Guru adalah orang yang tidak boleh dilawan atau disanggah perkataannya. Jika ada siswa yang meragukan atau menyanggah guru, maka siswa tersebut akan dicap sebagai pemberontak. Guru adalah satu-satunya profesi di Indonesia yang dipuja dalam beberapa lagu. Gurulah yang dianggap penghantar manusia menuju masa depan.
Namun guru tetaplah manusia.Ia bisa khilaf dan melakukan dosa. Lemahnya iman bisa menjadikan ia salah jalan. Kurangnya dia bersyukur membuat ia jadi takabur. Tak merasa diawasi menjadikan ia lupa diri. Terlalu cinta dunia membuatnya jadi jumawa.Karena guru tetaplah manusia.Cara pandang sekulerisme telah menjadikan guru sebagai sosok yang jauh dari nilai-nilai Islam. Benturan pemahaman yang ia alami di sekolah menjadikan ia rela menggadaikan keimanannya.
Lalu bagaimana menjadikan guru sebagai ahli surga? Tentu saja dengan meneladani Rasulullah saw. Bukankah Allah sudah menggambarkan dalam ayat-Nya bahwa Rasulullah saw adalah sebaik-baik suri tauladan? Allah SWT berfirman:
]لَقَدْ كَانَ لَكُمْ فِي رَسُولِ اللَّهِ أُسْوَةٌ حَسَنَةٌ لِمَنْ كَانَ يَرْجُو اللَّهَ وَالْيَوْمَ الْآخِرَ وَذَكَرَ اللَّهَ كَثِيرًا[
“Sesungguhnya telah ada pada (diri) Rasulullah itu suri teladan yang baik bagimu (yaitu) bagi orang yang mengharap (rahmat) Allah dan (kedatangan) hari kiamat dan dia banyak menyebut Allah.” (TQS al-Ahzab [33]: 21).
Rasulullah saw memiliki karakter mulia yang orang Barat pun sudah mengakuinya. Michael H. Hart dalam bukunya “The 100: A Ranking of the Most Influential Persons in History” menempatkan Muhammad saw di posisi pertama sebagai orang yang paling memberikan pengaruh di dunia. Rasulullah saw adalah sosok Nabi yang mengangkat manusia ke peradaban yang cemerlang dari masa kegelapan.

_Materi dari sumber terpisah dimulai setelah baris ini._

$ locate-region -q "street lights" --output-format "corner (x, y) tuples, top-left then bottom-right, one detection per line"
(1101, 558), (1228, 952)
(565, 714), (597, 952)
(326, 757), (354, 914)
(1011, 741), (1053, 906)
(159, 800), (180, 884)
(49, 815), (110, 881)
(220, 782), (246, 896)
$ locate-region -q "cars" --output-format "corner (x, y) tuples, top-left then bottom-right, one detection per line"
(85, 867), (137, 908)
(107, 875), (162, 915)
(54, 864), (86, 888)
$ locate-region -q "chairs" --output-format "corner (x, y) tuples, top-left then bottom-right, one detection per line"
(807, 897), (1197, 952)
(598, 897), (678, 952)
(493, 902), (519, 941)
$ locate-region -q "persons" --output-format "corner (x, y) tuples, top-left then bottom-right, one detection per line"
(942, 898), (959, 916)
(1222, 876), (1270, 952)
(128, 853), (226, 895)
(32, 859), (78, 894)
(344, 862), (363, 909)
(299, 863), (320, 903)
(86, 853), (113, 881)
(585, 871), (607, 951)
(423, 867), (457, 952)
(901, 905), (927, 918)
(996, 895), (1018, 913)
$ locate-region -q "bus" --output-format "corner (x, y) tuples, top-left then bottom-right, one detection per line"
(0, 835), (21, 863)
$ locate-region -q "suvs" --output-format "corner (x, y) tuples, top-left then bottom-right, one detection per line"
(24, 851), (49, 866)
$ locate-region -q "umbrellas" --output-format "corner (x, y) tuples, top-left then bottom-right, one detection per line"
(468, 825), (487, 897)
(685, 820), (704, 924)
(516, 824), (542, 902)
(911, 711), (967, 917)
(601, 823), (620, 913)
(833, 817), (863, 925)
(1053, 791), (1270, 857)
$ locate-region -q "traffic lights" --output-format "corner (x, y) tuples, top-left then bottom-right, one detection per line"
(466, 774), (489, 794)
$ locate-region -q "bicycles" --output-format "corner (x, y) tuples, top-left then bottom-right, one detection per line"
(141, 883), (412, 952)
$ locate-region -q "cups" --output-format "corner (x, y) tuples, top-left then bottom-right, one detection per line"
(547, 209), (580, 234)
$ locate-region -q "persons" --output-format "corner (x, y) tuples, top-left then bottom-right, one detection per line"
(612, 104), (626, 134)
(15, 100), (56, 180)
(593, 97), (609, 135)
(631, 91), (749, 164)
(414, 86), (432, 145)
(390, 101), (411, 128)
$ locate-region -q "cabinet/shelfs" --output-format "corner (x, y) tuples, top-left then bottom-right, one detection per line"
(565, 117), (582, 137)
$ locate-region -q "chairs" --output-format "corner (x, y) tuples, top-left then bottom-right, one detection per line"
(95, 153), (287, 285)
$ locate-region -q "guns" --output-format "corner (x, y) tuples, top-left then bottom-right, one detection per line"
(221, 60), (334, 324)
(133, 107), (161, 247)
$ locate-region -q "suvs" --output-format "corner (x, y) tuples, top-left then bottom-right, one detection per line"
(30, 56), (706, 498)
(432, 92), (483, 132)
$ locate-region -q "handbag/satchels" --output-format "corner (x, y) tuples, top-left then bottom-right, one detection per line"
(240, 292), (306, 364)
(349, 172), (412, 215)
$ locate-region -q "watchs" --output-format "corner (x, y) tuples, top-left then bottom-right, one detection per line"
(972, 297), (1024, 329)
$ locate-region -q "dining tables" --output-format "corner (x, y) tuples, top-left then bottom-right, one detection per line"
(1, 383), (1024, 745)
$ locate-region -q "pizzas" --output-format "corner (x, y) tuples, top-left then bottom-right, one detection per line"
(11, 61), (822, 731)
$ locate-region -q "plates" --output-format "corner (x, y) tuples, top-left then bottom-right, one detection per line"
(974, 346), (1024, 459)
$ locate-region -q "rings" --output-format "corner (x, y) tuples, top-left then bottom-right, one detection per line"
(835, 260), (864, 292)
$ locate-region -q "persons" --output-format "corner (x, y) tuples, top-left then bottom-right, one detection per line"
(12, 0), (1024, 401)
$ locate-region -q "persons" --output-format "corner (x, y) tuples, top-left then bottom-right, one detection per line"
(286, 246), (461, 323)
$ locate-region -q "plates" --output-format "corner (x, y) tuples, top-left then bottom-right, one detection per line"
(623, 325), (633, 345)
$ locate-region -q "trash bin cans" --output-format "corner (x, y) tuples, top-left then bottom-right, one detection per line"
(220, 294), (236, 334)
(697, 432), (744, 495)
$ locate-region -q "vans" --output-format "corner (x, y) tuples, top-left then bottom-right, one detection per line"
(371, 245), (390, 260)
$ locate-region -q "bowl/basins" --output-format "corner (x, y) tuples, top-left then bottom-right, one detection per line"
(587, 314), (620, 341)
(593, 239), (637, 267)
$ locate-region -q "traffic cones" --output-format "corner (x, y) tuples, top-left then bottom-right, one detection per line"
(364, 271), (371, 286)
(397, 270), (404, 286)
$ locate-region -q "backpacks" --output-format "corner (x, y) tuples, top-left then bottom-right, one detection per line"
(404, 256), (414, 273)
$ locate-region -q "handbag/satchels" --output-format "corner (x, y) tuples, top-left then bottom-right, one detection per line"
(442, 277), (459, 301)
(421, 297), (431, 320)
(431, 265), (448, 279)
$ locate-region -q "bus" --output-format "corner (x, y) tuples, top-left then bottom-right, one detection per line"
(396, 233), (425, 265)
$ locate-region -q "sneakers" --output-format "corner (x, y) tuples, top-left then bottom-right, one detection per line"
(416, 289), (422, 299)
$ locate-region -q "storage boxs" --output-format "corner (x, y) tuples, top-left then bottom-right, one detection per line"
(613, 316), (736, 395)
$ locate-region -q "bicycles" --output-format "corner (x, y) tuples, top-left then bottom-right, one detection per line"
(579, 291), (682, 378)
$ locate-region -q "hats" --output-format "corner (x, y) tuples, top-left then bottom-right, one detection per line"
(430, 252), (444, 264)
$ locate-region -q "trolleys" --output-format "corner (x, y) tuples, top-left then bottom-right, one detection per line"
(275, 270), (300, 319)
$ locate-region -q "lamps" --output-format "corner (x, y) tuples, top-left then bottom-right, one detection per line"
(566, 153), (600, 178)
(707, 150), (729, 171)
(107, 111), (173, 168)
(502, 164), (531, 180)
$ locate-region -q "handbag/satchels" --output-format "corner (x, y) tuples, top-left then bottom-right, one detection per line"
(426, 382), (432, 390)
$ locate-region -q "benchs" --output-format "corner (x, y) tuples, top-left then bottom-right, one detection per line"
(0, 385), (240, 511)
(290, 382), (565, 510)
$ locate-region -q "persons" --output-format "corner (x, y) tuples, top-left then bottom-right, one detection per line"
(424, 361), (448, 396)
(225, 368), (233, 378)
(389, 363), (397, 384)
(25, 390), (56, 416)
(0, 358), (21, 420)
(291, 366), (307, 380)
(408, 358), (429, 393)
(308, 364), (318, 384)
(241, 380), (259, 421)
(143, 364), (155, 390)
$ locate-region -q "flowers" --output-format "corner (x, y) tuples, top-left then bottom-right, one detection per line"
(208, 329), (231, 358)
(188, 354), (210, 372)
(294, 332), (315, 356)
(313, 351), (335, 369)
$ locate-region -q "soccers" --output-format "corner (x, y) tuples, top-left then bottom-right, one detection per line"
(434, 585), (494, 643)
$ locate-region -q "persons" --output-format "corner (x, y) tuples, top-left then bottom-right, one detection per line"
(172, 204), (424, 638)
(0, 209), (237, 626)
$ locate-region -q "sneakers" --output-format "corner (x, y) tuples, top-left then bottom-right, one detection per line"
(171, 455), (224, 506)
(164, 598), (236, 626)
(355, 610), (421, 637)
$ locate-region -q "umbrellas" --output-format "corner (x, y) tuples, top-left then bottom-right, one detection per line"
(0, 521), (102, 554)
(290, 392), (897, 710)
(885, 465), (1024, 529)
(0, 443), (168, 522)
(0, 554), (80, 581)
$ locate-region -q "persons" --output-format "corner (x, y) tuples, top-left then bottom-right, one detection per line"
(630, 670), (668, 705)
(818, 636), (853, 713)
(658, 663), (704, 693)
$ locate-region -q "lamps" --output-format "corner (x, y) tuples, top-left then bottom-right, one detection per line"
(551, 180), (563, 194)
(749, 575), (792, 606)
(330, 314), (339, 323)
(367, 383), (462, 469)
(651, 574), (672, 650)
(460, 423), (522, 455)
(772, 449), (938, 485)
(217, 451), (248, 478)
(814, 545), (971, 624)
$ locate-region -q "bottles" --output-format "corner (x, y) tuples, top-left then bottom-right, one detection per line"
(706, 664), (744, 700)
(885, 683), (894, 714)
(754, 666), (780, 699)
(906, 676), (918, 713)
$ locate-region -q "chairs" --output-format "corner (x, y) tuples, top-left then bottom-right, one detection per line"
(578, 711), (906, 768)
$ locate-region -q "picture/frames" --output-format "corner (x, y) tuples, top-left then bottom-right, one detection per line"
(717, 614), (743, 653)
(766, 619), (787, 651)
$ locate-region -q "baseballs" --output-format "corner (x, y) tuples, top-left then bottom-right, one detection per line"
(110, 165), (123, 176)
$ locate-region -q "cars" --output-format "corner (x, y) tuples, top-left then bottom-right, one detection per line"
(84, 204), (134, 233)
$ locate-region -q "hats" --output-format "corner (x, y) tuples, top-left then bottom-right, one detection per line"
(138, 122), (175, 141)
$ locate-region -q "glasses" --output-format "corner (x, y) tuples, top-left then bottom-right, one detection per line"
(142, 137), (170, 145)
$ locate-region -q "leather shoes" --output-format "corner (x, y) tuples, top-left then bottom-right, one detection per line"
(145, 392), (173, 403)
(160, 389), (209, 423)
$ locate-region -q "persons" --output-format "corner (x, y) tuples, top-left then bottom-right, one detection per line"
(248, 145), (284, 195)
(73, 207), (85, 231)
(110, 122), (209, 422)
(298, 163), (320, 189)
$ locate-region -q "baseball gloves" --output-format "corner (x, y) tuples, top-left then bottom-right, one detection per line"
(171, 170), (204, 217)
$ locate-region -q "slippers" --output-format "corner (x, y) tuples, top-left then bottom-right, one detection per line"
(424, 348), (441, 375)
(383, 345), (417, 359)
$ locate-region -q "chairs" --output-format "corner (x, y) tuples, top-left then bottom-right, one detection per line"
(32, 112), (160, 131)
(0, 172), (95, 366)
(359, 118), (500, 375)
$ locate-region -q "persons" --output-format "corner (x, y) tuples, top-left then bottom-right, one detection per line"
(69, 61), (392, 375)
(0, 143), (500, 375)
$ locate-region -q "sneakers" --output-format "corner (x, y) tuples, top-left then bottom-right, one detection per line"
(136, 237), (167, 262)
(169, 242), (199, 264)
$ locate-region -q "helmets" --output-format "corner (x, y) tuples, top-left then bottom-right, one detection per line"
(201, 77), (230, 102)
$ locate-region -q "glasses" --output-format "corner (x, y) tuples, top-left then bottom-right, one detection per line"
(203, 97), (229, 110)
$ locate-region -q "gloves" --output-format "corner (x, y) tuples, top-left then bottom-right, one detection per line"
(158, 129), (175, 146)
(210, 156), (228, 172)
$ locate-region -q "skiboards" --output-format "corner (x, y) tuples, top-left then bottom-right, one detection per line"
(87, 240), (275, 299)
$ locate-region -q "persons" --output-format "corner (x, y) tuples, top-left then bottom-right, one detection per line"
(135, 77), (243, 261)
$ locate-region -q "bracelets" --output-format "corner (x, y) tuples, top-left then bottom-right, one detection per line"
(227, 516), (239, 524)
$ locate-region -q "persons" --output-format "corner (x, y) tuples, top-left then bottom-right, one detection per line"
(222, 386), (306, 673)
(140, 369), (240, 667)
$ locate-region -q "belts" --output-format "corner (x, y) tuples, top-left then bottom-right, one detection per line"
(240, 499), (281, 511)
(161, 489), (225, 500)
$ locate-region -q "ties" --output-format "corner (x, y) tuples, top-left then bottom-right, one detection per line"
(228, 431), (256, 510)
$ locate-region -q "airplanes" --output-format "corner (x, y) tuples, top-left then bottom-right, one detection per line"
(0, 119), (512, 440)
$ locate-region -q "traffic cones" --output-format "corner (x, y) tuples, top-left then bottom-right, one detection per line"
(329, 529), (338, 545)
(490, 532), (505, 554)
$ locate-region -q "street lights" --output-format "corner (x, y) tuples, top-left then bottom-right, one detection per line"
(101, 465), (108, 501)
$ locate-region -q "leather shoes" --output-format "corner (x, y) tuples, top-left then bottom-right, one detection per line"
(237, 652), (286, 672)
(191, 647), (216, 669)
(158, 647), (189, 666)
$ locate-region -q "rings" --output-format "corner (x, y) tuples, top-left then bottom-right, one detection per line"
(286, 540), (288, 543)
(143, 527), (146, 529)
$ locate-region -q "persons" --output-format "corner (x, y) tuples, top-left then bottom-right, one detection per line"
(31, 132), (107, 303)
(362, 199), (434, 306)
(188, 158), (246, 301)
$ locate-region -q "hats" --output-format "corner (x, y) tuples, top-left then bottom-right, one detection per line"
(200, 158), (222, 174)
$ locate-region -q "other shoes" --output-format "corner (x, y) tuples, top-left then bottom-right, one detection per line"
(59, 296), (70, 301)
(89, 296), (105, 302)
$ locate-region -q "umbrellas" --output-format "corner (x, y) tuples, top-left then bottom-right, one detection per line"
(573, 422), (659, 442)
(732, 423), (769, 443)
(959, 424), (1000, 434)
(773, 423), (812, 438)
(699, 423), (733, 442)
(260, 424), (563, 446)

Rasulullah saw adalah sebaik-baik guru yang patut ditiru. Rasulullah saw menganggap betapa penting arti pendidikan bagi perkembangan sebuah negara. Setelah perang Badar, Rasulullah saw memerintahkan 70 orang kafir Quraisy yang menjadi tawanan perang untuk mengajar kepada penduduk Madinah. Masing-masing dari mereka bertugas mengajarkan baca dan tulis ke sepuluh anak-anak dan orang dewasa.Hasilnya, 700 orang penduduk Madinah terbebas dari buta huruf. Kemudian 700 penduduk yang sudah bisa baca tulis diminta untuk mengajarkan kembali pada penduduk yang lain.
Sudah sepatutnya para guru mengaplikasikan sifat Rasulullah saw yang juga menjadi sifat wajib Rasul laindalam menjalankan profesinya:
1. Shiddiq
Shiddiq berarti benar.Tidak hanya benar dalam perkataan tetapi juga dalam perbuatan. Berbuat curang di waktu ujian nasional tentu bukanlah perbuatan yang sesuai dengan sifat yang Rasulullah saw miliki.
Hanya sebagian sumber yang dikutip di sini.